◆ DESCRIPTION OF THE TASK
Return every line from the records below with the string "site".

Saved data entries:
---------------

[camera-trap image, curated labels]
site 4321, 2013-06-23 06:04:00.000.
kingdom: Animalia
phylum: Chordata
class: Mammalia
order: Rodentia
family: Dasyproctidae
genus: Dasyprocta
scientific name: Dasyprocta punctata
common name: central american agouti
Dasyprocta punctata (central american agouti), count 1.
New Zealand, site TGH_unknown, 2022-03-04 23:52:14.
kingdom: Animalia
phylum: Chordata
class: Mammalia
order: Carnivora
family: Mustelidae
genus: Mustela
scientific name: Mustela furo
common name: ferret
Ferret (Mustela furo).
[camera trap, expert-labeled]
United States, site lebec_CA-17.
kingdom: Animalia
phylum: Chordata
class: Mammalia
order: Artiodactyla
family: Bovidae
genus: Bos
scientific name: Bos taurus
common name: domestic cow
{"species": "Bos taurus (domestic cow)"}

---------------

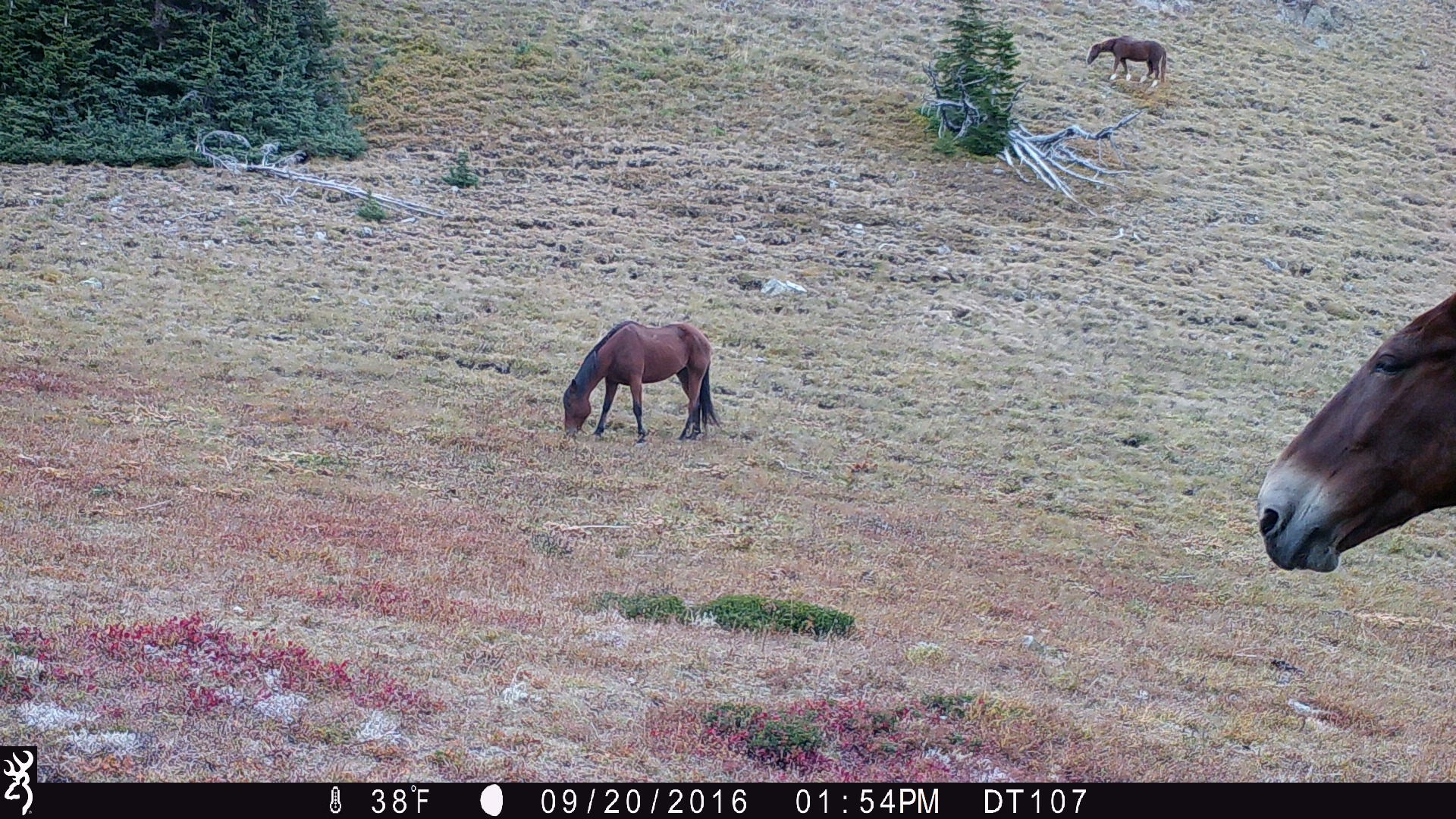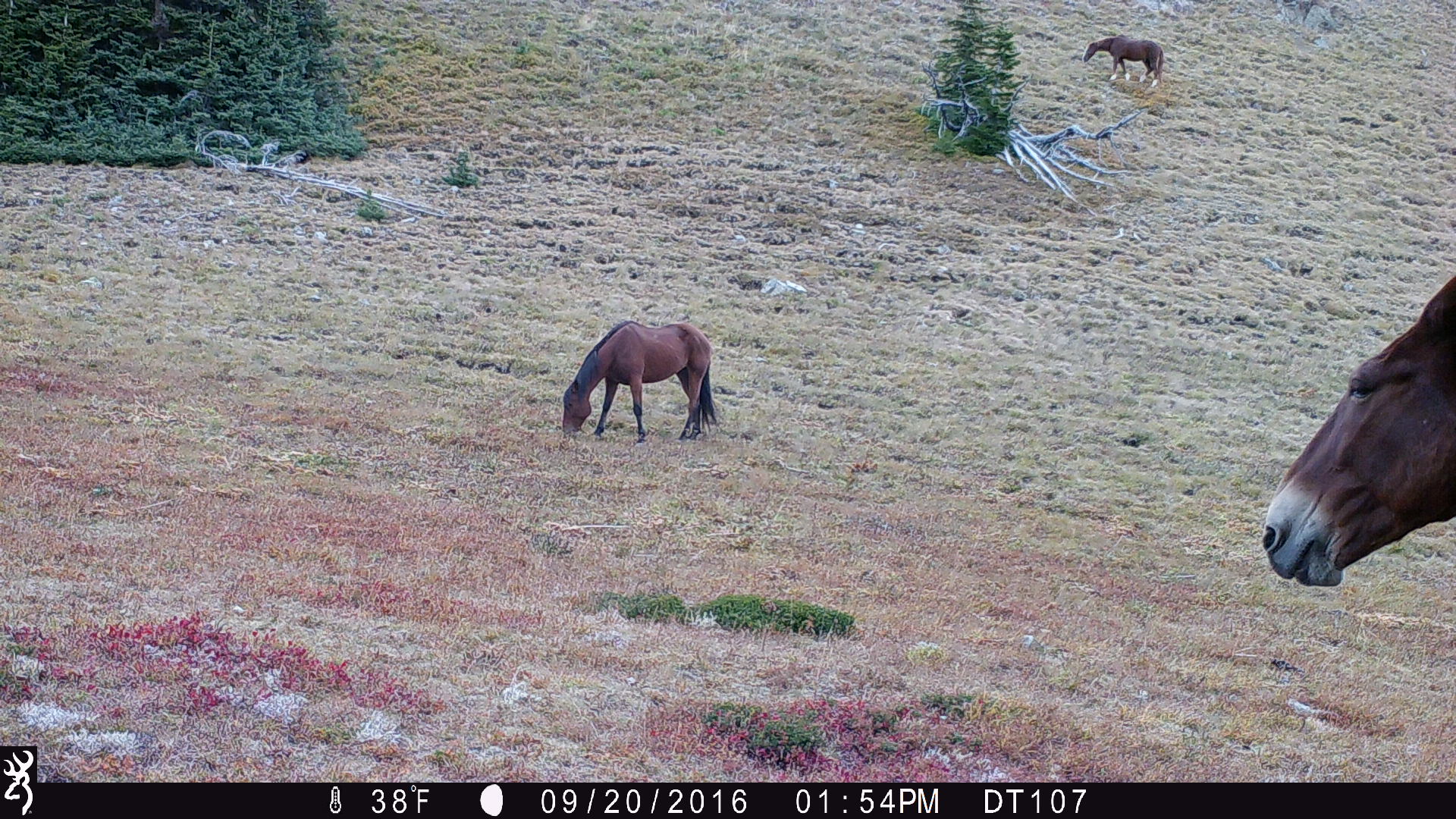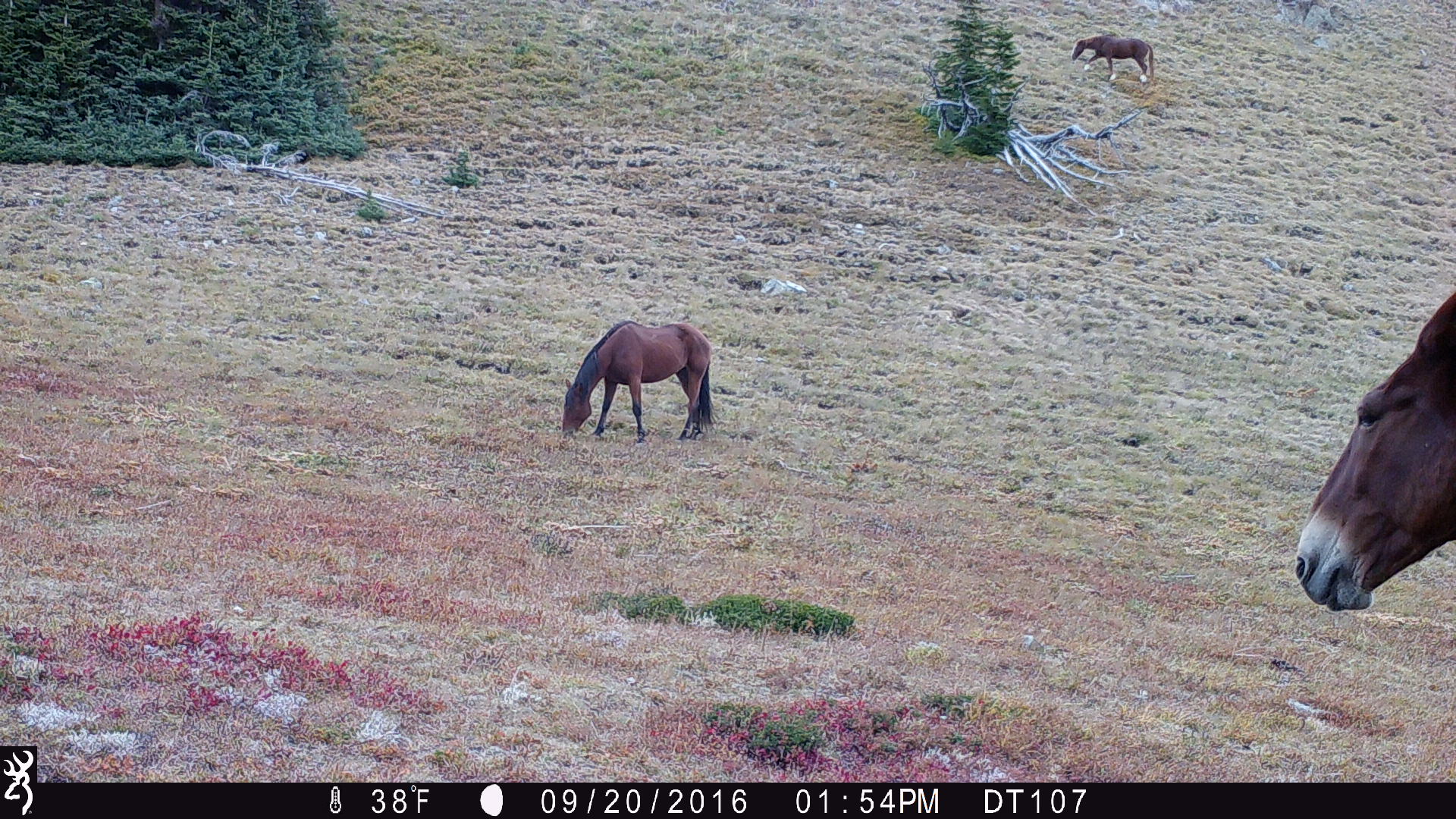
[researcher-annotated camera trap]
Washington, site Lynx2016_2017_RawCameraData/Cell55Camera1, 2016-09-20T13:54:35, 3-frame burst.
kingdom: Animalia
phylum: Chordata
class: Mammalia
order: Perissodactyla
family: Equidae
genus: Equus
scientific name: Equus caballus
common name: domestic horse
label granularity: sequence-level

---------------

◆ TASK SOLUTION
site 4321, 2013-06-23 06:04:00.000.
New Zealand, site TGH_unknown, 2022-03-04 23:52:14.
United States, site lebec_CA-17.
Washington, site Lynx2016_2017_RawCameraData/Cell55Camera1, 2016-09-20T13:54:35, 3-frame burst.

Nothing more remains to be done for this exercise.